Many, er, Happy Returns

As the mousy, anonymous narrator of Rebecca did with the fabled Manderly estate on the Cornish coast, I sometimes dream I return to Los Angeles again. Being in L.A. these days, awake or asleep, opens a complicated drop-down menu of awareness choices, alternately joyous, sad, conflicted, extensively aware of the consequences of change.

Returns of any sort at all are a chancy business; returns to a place of one's birth and youth are particularly fraught. Such returns remind you that you have left a portion of your life there, frozen in time in the manner of your image jelled in an old photo, while the rest of you, the you afterwards, has grown toward dreams of yourself in another venue, possibly even as another person.

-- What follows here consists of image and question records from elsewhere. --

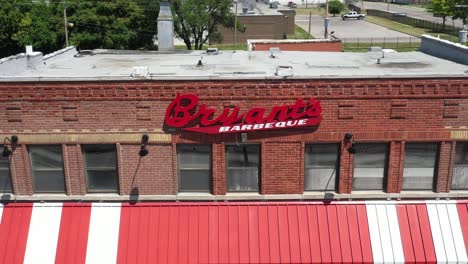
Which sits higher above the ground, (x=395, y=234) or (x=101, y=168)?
(x=101, y=168)

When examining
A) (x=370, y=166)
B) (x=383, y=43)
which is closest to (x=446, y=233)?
(x=370, y=166)

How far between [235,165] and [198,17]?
144 feet

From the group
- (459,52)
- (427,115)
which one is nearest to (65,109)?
(427,115)

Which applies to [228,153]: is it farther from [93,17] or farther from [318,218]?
[93,17]

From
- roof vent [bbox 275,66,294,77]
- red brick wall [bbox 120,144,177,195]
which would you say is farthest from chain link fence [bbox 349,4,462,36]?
red brick wall [bbox 120,144,177,195]

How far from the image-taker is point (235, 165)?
14281 millimetres

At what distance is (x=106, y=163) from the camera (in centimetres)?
1426

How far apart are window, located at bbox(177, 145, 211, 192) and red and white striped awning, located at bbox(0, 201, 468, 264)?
2.12ft

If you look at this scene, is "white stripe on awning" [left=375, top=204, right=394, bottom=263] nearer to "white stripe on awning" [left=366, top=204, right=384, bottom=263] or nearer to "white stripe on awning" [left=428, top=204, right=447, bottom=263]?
"white stripe on awning" [left=366, top=204, right=384, bottom=263]

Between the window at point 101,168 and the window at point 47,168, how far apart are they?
79 cm

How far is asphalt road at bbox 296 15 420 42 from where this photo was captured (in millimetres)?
69812

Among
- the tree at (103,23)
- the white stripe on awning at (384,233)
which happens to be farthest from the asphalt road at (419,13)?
the white stripe on awning at (384,233)

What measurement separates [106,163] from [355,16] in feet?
315

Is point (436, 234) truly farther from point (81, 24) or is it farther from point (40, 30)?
point (40, 30)
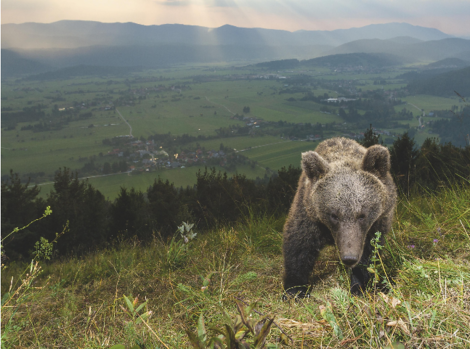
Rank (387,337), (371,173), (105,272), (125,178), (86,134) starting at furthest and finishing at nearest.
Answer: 1. (86,134)
2. (125,178)
3. (105,272)
4. (371,173)
5. (387,337)

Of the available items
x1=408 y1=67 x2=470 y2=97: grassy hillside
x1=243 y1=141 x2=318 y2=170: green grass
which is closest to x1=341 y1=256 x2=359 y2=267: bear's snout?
x1=243 y1=141 x2=318 y2=170: green grass

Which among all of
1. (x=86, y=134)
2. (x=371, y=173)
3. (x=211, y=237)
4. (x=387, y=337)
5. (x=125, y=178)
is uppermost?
(x=371, y=173)

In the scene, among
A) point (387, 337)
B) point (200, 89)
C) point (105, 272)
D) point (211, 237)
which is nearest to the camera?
point (387, 337)

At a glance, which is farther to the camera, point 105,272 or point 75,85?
point 75,85

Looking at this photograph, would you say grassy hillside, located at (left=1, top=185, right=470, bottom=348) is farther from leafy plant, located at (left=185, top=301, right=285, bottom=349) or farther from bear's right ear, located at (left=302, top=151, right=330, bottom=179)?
bear's right ear, located at (left=302, top=151, right=330, bottom=179)

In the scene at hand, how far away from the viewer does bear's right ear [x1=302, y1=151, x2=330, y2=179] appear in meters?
2.75

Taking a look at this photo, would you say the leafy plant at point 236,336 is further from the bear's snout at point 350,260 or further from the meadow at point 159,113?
the meadow at point 159,113

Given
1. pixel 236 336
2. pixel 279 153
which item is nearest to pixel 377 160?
pixel 236 336

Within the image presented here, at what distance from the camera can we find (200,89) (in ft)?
566

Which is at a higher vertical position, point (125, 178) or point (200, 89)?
point (200, 89)

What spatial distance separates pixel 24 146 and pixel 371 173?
444 ft

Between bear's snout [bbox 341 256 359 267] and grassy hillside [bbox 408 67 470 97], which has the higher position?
grassy hillside [bbox 408 67 470 97]

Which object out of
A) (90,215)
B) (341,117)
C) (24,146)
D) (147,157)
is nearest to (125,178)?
(147,157)

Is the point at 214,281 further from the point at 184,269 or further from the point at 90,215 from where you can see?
the point at 90,215
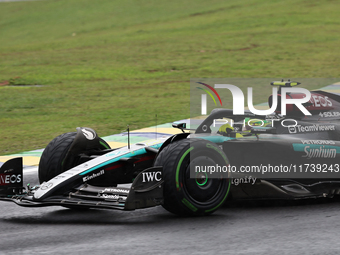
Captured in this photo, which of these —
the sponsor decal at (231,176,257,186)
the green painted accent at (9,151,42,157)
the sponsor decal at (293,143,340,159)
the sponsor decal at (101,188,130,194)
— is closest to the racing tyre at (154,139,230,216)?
the sponsor decal at (231,176,257,186)

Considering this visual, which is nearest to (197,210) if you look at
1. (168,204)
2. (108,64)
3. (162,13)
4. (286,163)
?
(168,204)

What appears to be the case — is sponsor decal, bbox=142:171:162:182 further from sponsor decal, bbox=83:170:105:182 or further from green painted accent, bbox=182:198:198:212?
sponsor decal, bbox=83:170:105:182

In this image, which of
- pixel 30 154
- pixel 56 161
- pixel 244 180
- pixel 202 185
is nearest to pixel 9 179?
pixel 56 161

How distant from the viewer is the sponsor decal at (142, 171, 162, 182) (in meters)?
5.38

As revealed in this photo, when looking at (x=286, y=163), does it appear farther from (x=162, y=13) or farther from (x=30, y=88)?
(x=162, y=13)

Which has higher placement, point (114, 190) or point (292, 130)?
point (292, 130)

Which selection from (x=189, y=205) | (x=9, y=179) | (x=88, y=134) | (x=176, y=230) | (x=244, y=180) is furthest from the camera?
(x=88, y=134)

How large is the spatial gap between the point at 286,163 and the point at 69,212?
7.70 ft

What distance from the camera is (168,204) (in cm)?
554

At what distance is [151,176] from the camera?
543 cm

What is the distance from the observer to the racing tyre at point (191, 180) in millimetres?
5480

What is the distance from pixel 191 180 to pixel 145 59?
24.0 meters

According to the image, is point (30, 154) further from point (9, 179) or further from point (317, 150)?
point (317, 150)

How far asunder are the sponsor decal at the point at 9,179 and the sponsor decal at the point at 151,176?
137 centimetres
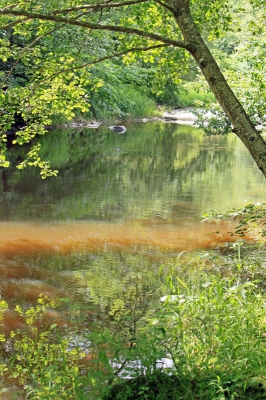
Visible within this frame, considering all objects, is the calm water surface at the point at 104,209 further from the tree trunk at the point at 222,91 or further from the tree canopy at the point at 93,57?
the tree trunk at the point at 222,91

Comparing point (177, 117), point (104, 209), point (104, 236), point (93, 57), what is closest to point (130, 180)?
point (104, 209)

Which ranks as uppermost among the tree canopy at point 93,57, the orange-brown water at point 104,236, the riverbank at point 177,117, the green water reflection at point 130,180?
the riverbank at point 177,117

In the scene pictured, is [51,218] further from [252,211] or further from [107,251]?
[252,211]

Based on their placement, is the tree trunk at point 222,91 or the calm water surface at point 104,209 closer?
the tree trunk at point 222,91

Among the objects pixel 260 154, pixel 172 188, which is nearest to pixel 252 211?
pixel 260 154

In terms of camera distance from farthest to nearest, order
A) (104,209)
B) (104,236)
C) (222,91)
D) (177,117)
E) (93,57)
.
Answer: (177,117), (104,209), (104,236), (93,57), (222,91)

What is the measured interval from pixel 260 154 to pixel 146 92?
35078 millimetres

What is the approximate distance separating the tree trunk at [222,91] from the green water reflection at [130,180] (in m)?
7.10

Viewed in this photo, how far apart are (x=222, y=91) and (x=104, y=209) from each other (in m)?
8.14

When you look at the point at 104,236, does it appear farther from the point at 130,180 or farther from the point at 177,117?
the point at 177,117

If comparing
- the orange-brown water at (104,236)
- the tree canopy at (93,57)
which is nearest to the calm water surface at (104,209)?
the orange-brown water at (104,236)

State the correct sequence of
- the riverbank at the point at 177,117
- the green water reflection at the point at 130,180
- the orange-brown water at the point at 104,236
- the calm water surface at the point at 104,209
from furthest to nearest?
the riverbank at the point at 177,117
the green water reflection at the point at 130,180
the orange-brown water at the point at 104,236
the calm water surface at the point at 104,209

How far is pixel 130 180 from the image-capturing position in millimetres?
16719

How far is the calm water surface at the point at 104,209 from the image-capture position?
8.06 meters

Return invariably connotes doing something again, something experienced earlier at least once; it is taking books back to the library, giving a complement to someone who has complemented you, doing a favor for a person who has gifted you with some considerate behavior. You may return affection, travel the reverse direction of a journey undertaken earlier, reply in some manner to a tennis ball sent in your direction, or send an unacceptable meal to the kitchen whence it originated. In similar fashion, you may purchase a notice to be sent back to you after a letter you originated had been delivered to its intended receiver, and you might also send an unwanted communication back to its origin.

Going back to a place may be a part of a happy pattern such as a repeated visit to a restaurant, coffee shop, or theater, your expectations comfortable and positive at each iteration. Conversely, there are places and things for which return becomes fraught with a complexity of discomfort and a sense of disconnection.

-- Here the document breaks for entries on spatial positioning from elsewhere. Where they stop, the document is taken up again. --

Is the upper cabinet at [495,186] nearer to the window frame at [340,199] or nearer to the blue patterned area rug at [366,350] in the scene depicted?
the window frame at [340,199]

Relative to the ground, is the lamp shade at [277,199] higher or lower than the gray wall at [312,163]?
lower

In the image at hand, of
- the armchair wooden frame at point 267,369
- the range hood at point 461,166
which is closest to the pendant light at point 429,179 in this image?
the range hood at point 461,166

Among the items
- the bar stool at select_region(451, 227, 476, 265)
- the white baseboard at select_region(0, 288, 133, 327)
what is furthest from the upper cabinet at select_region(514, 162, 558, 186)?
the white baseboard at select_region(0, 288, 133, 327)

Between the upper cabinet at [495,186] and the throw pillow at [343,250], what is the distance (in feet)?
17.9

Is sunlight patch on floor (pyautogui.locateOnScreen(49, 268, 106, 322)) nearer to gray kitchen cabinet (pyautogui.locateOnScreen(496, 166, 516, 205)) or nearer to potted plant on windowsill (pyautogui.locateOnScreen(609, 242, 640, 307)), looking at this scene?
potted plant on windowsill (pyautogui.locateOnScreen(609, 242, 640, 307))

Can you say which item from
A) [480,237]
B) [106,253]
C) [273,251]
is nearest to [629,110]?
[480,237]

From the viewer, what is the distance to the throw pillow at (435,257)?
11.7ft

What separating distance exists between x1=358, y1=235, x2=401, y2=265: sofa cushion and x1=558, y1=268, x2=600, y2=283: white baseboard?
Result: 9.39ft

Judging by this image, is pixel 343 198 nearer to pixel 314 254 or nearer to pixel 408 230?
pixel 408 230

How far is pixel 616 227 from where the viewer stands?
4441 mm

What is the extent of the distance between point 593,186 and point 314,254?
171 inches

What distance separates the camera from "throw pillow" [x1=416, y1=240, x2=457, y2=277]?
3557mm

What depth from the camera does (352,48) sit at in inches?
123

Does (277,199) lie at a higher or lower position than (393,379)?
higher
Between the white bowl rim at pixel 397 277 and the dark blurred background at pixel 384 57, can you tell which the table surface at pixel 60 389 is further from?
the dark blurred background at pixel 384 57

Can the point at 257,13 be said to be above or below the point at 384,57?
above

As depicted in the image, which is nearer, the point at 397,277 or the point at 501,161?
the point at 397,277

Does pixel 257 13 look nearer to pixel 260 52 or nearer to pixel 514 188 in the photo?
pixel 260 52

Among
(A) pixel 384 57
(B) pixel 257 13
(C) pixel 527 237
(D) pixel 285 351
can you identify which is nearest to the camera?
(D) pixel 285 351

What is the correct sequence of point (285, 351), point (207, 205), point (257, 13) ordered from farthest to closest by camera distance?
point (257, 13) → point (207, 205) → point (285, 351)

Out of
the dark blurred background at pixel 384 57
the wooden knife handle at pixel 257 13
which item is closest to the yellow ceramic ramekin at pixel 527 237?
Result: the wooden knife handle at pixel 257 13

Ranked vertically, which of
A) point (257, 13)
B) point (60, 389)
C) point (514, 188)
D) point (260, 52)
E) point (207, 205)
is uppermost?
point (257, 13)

The act of returning to a place after an absence rushes you toward this jarring sensation of disconnect. By your absence, you are out of the rhythm of the place you vacated, your psyche vibrant of the other place or places you might have spent your time. Much as you may have been loved, cherished, respected where you were before you left it, the shadow of otherness, alienness, and foreignness have been stamped on your visa, perhaps in subtle degree but not so subtle as to fool all the border guards, Some of them will spot the otherness you have accrued by your act of absence. The ever widening gyre does not stop spinning there; should you return to your new turf, someone there will note the way you have picked up the trace of an accent or some other mannerism from home.

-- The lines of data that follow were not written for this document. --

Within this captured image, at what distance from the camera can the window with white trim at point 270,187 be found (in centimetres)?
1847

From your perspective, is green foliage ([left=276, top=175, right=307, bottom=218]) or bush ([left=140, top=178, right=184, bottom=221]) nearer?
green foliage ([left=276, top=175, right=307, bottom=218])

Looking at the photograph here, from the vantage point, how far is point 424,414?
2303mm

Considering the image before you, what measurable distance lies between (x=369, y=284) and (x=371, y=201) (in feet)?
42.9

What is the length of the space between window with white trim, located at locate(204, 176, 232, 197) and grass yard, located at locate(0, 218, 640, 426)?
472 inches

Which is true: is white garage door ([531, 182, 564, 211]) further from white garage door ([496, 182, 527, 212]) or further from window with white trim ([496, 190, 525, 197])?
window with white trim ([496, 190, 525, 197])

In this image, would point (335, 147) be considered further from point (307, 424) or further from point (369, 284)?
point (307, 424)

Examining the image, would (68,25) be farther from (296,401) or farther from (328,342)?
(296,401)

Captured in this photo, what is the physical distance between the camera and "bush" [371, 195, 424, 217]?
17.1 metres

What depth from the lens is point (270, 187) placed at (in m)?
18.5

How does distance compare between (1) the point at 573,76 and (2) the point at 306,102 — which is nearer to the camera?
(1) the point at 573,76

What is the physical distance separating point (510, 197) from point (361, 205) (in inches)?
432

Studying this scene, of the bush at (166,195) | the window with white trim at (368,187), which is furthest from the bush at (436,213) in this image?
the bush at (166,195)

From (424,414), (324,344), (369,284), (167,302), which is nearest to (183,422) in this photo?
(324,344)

Thomas Wolfe reminded us that You Can't Go Home Again, not without collision with consequences. But in greater truth the consequences and their traces follow you where ever you venture. A return becomes a cosmic tattoo, needled into the skin of your psyche. In the proper light, the right persons will see the patterns and bar codes; they will scan you, read you, get you, whereupon they will return such empathy and creative force as you and they are able to emit and you will both think of this condition as the beginning of love.

The return of a planet or heavenly body to a particular point in its orbit becomes a symbol for a new beginning. Sisyphus, urging his rock to the top of its hill, thinks this is the start of another effort or, perhaps, the end of an older one. When migrating birds or swarming insects or foraging herds return to a familiar place, they commemorate the click of gears in a life cycle. In days before the computer, touch applied to the return key on a typewriter sent the carriage mechanism slamming with satisfying alacrity back to a beginning position whence an entire line of keystrokes awaited their own particular fate.

Return is adventure, consequence, and discovery, waiting to happen.